Not for any reason other than it was the most disgusting (and therefore funniest) thing we could think of in the whole world.
Yup.

My three year old spent a whole car ride the other day going "There's pee on her head! There's poop on your head! There's poop on your carseat!"


----------



## stik (Dec 3, 2003)

It all sounds very normal to me, both for children who are Disney and TV addicts and for kids who watch no TV at all.

Curiosity about body parts is an absolutely normal, natural part of childhood. In contrast, boundaries surrounding bodies and seeing and touching private parts have to be learned. Three- and four-year-olds are in the process of learning a lot of social rules and expectations, usually by breaking those "rules" and then being guided towards more socially appropriate behavior by adults.

I wouldn't expect a "conversation" about the issue to have much of an impact on a 3-4 year-old. Depending on the child, they may not even remember the incident at this point. It does make sense to start talking about private parts, and boundaries surrounding private parts. It would also be a good idea to keep future play dates in an easily supervised area (living room rather than child's bedroom, for example).


----------



## Storm Bride (Mar 2, 2005)

I doubt I'd even notice the "licking pee-pees" comment. DS2 (almost 4) is in a real potty mouth phase right now. He talks _all the time_ about pooping on people's heads, or pooping on a chair, and someone sitting in it, or eating poop or any of a gazillion other "poop" things. He also talks about peeing on people and drinking pee and stuff like that. He thinks anything to do with pee and poop is hilarious. If I heard him talk about licking pee-pees, I'd just think it was more of the same. I've heard this kind of thing from almost every kid I've ever known.

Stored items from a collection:
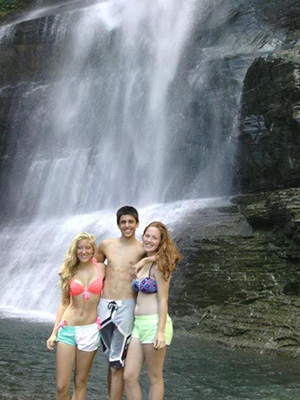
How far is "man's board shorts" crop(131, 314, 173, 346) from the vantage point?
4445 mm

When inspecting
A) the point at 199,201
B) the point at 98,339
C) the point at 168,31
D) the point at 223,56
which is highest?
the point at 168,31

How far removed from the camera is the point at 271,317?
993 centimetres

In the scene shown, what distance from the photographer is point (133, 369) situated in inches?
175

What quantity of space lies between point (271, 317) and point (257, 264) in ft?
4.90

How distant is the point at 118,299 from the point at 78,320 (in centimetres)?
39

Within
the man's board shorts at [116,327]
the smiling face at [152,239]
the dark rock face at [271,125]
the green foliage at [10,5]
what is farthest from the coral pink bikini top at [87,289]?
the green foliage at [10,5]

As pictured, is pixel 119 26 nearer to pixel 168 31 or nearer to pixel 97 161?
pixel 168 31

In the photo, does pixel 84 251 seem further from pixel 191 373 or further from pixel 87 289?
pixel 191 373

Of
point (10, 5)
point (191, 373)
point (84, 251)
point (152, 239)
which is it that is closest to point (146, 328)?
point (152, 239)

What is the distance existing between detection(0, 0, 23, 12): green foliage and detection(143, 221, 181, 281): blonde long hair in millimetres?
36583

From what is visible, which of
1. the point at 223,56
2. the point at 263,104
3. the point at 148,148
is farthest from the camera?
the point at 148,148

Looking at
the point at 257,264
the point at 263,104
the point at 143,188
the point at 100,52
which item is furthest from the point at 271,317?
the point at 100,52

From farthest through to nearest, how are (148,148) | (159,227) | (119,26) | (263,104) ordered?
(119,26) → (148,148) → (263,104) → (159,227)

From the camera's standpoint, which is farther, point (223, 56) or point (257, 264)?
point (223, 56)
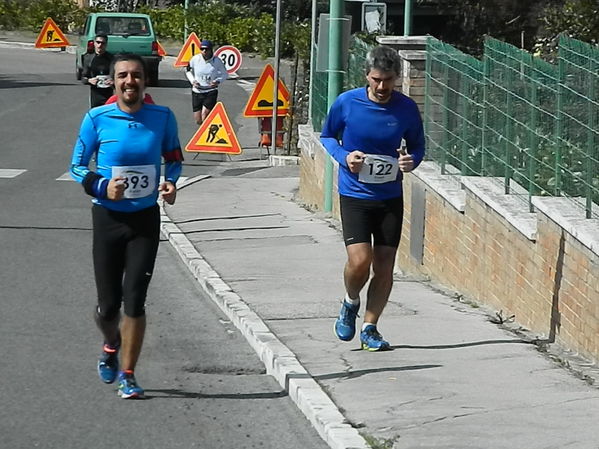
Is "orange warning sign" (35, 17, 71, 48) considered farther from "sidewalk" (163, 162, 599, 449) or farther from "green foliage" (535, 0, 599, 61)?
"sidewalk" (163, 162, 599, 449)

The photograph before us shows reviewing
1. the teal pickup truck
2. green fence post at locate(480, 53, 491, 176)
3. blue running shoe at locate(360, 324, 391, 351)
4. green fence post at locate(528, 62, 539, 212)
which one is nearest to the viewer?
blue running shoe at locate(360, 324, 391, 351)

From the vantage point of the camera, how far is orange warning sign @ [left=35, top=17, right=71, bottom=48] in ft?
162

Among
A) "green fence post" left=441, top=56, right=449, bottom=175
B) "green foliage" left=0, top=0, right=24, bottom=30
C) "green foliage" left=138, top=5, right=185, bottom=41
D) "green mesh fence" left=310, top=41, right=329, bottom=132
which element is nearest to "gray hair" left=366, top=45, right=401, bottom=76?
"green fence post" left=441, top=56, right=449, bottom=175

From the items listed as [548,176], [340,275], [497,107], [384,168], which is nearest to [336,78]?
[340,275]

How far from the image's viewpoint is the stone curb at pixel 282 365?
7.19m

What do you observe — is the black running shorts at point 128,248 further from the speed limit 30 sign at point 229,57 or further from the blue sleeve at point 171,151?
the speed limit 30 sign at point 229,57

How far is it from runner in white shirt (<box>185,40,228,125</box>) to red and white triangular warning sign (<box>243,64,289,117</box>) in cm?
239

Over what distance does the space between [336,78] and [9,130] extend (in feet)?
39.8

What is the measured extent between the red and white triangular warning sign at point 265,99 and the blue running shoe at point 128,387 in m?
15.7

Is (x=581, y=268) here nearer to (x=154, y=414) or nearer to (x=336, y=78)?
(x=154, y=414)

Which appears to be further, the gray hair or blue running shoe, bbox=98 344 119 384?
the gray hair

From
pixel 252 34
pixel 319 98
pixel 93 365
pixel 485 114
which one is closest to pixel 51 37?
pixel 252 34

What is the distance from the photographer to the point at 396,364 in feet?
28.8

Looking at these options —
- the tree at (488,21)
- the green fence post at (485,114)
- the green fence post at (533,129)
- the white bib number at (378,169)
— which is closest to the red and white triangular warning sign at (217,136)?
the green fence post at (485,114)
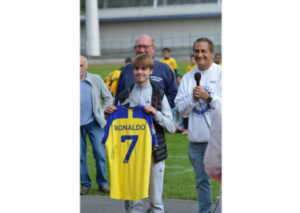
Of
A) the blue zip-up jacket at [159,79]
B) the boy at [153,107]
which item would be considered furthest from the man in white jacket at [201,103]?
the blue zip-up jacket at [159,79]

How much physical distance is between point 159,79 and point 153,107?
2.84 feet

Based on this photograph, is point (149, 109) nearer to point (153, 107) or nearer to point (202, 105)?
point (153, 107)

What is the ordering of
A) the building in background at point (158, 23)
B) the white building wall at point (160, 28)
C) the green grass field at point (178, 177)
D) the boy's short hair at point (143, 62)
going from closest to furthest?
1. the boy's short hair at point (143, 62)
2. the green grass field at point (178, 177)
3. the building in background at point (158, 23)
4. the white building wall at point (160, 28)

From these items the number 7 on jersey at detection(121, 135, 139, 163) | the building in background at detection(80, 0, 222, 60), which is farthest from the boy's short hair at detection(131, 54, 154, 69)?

Given request 1
Render this sentence from the forum thread on young children's potty talk into Spanish: "Curiosity about body parts is an absolutely normal, natural part of childhood."
Given request 2
Write what comes next in the forum thread on young children's potty talk, starting after its last sentence.

Task output 1
La curiosidad por las partes del cuerpo es una parte absolutamente normal y natural de la infancia.

Task output 2
Also, if I hadn't heard it that much, I'd still be unlikely to worry about it, if I knew he'd seen Family Guy. Kids pick up a lot of weird crap from that show when they see it.

As for how to address it...I don't think it has to be anything complicated. When we had a similar incident a couple of years ago, I told dd1 and the little boy that was involved that it wasn't appropriate to play that way, and that they shouldn't be touching the privates of anyone but themselves. We had to repeat the conversation the next visit, and had no trouble again.


----------



## Storm Bride (Mar 2, 2005)

Quote:


Originally Posted by *stik* 
It would also be a good idea to keep future play dates in an easily supervised area (living room rather than child's bedroom, for example).

Oh, yeah - this, too. We kept the two of them where we could see them for at least the next few playdates.


----------



## ejmom777 (Aug 9, 2006)

Thank YOU ALL soo much for the time you spent to reply.

I felt the same about the "licking" comment being normal especially since he says alot of potty mouth things like Storm Bride mentioned hers saying. He says the same things. Not all the time just when he's in that mood to be silly & he gets a kick out of me say how gross it is to hear him talk like that.

I am just so thankful for MDC's mammas!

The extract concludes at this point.